Nationalities from the four corners of the globe descended. 60,000 bodies were anticipated to gravitate towards a national treasure between Wednesday and Sunday. It was that time again, the phenomenon of Frieze Week hit town. Glamourous parties, dosh and more arty talk than you can shake a stick at.
In it's eighth season, it's hard to believe that we ever lived without the whirlwind of auctions and exhibitions that has gained legendary status globally, and in such a small amount of time. The progression of Matthew Slotolver and Amanda Sharps monthly art magazine has really transformed the mark London has on art; and now the event encapsulates the global nature of the market, from which it has derived such strength.

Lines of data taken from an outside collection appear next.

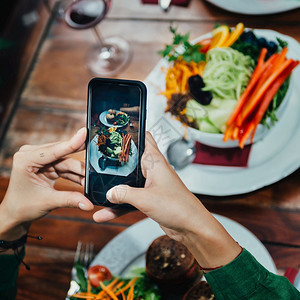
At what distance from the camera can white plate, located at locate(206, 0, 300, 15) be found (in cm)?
76

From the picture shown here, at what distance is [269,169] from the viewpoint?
0.64 meters

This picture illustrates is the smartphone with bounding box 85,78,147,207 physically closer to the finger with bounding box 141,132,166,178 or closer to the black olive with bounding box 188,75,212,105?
the finger with bounding box 141,132,166,178

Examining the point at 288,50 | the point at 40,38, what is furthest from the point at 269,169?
the point at 40,38

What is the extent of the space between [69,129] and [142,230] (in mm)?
279

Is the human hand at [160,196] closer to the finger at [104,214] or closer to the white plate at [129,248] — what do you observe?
the finger at [104,214]

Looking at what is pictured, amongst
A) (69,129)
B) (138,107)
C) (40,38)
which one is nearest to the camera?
(138,107)

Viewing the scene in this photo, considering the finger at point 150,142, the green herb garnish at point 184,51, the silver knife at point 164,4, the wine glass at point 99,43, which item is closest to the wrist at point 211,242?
the finger at point 150,142

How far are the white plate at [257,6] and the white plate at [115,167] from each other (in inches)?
20.5

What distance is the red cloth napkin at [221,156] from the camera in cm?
67

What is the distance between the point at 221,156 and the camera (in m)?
0.68

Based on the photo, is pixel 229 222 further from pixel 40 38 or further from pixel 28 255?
pixel 40 38

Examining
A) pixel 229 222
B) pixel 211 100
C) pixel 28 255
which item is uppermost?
pixel 211 100

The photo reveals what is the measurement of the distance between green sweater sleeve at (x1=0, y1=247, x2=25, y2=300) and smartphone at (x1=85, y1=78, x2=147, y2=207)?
0.73 ft

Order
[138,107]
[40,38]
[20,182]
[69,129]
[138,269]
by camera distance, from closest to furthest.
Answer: [138,107]
[20,182]
[138,269]
[69,129]
[40,38]
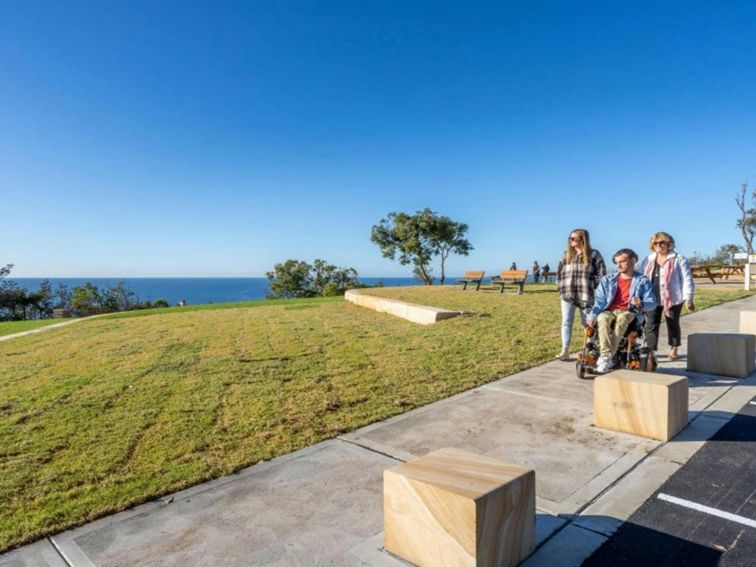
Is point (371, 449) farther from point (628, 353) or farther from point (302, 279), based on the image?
point (302, 279)

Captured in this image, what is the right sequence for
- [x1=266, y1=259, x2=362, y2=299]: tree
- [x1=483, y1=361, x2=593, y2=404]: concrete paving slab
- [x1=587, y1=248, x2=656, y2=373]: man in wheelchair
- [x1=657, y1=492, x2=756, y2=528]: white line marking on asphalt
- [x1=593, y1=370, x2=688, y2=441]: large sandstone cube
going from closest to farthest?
[x1=657, y1=492, x2=756, y2=528]: white line marking on asphalt, [x1=593, y1=370, x2=688, y2=441]: large sandstone cube, [x1=483, y1=361, x2=593, y2=404]: concrete paving slab, [x1=587, y1=248, x2=656, y2=373]: man in wheelchair, [x1=266, y1=259, x2=362, y2=299]: tree

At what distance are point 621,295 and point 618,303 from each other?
0.33ft

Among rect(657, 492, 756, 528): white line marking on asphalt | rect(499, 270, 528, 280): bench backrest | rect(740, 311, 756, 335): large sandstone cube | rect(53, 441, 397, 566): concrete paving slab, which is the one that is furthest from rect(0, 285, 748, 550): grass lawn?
rect(499, 270, 528, 280): bench backrest

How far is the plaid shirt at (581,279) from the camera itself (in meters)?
5.76

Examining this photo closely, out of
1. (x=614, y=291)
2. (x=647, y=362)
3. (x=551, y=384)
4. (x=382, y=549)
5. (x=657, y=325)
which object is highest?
(x=614, y=291)

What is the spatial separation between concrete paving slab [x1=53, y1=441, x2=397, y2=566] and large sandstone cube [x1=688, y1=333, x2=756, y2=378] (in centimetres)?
447

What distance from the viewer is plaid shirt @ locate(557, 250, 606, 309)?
5.76 meters

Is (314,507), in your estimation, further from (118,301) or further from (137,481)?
(118,301)

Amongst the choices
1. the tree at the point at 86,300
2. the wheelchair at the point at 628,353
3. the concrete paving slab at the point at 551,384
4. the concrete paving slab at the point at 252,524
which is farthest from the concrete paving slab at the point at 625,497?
the tree at the point at 86,300

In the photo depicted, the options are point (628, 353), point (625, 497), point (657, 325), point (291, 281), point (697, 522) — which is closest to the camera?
point (697, 522)

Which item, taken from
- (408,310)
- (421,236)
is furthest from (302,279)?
(408,310)

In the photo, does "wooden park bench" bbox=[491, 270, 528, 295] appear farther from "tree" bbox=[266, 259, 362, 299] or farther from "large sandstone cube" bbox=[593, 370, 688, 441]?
"tree" bbox=[266, 259, 362, 299]

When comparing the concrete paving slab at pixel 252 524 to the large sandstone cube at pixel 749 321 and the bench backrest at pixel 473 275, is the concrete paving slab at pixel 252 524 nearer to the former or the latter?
the large sandstone cube at pixel 749 321

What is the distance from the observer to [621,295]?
5.26 metres
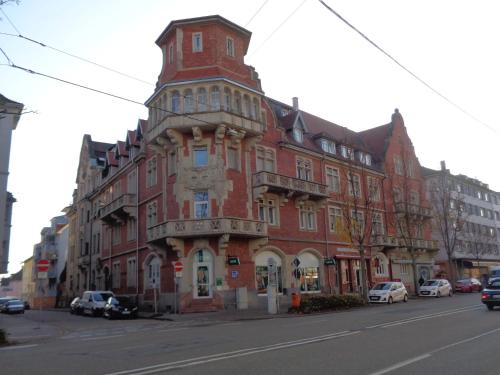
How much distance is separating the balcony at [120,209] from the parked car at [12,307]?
439 inches

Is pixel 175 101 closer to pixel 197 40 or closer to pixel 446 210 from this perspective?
pixel 197 40

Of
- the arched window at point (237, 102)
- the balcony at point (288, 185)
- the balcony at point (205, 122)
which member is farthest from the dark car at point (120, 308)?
the arched window at point (237, 102)

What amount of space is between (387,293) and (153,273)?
55.4 ft

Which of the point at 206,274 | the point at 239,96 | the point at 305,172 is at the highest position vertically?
the point at 239,96

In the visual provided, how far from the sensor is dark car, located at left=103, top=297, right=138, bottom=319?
2703 cm

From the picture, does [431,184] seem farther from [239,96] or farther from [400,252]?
[239,96]

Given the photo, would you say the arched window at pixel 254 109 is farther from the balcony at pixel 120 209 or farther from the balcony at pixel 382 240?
the balcony at pixel 382 240

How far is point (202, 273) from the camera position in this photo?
95.2 ft

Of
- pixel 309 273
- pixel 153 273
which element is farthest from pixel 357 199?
pixel 153 273

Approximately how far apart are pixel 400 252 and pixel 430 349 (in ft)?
121

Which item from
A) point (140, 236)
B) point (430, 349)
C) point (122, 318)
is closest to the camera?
point (430, 349)

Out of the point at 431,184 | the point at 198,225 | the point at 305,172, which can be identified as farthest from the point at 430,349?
the point at 431,184

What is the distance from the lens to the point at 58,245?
69.9 m

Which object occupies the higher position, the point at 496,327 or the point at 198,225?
the point at 198,225
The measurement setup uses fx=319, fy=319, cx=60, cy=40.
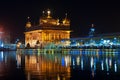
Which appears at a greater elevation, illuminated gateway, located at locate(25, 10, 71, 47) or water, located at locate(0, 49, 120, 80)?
illuminated gateway, located at locate(25, 10, 71, 47)

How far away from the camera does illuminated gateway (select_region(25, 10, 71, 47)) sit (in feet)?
358

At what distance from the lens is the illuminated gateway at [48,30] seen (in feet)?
358

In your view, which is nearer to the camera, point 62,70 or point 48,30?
point 62,70

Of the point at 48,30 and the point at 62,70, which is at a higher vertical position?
the point at 48,30

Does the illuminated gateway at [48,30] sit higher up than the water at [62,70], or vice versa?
the illuminated gateway at [48,30]

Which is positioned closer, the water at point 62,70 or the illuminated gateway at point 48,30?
the water at point 62,70

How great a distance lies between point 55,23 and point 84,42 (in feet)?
67.7

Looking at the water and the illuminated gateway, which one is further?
the illuminated gateway

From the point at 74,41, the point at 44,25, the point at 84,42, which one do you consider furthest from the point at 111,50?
the point at 44,25

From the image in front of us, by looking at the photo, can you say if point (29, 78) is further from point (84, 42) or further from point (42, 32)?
point (42, 32)

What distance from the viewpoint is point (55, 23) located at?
4434 inches

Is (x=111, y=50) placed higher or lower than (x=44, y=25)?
lower

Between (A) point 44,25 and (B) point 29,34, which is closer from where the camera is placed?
(A) point 44,25

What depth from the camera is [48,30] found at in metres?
110
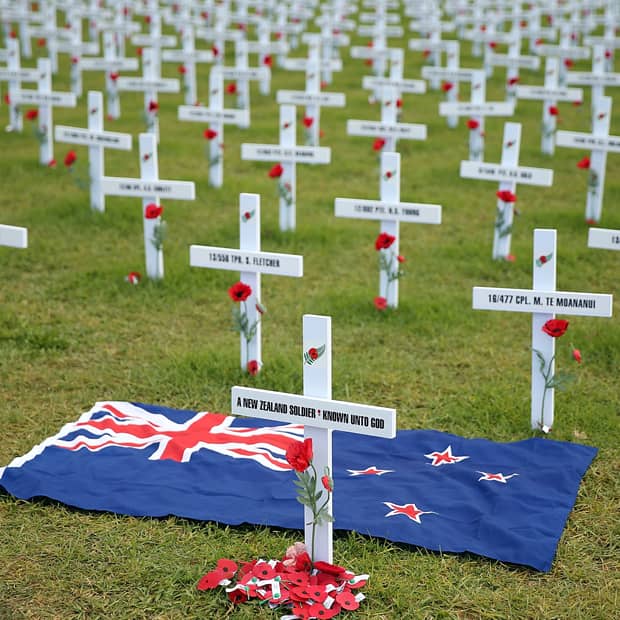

With 2010's Frieze being the largest yet, 173 galleries and 29 countries set up stall in the bespoke temporary structure in Regent’s Park, the fair is now firmly established, despite rocky times, and is considered to be an unmissable stop-off between Basel and Miami on the global art calendar.
This years focus was about consolidating the fair's unique reputation as a creative hub, as well as important market place. Alistar hicks, curator at Deutshe bank noted, 'London needs this vital injection of new art from around the world. The city's sucess lies in its ability to be one of the great showcases of what's new. We can take nothing for granted. The artists are showing us how quickly the world is changing. Today's hudcan be tomorrows heap'.
Keeping up with the art world Joneses, Frieze introduced its own, free, i-Phone app. Allowing visitors to navigate the area, browse items for sale, by size and price, even pointing out the closest bar. Moreover, in the attempt to impress the greenest of art fans, the event bid to cut emissions by 30 per cent, running the marquees on biodiesel, despite grumbles by insiders that suits would smell of chip fat.
Interactive art was another subtle theme for the week, including a game showww with Spartacus Chetwynd, and poetry and Yoga Haven with Ei Arakawa and Karl Holmqvist. Playing on the idea of art as a commodity, Matthew Darbyshire redesigned the ticket office in lurid pink, a statement act topped only by Gavin Turks bicycles designed for weary walkers at the fair.
With around £230 million worth of art sales estimated to have been made at Frieze, the market appears to be flourishing and buoyant. This stand out fair has captured the attention of press and art dealers world wide. In my opinion this is for 2 reasons; Regents park as a location benefits from having a natural light source which avoids the atmosphere of a trade show, increasing the energy surrounding the event, and, arguably, more importantly, this year at Ryans bar (run by artist Ryan Gander), one could sup a cocktail invented and mixed by art sensations Fiona Banner, Bob & Roberta Smith and Liam Gillik, which proves, that whatever reasons one had to attend, there was art to be found to suit all tastes, and wallets.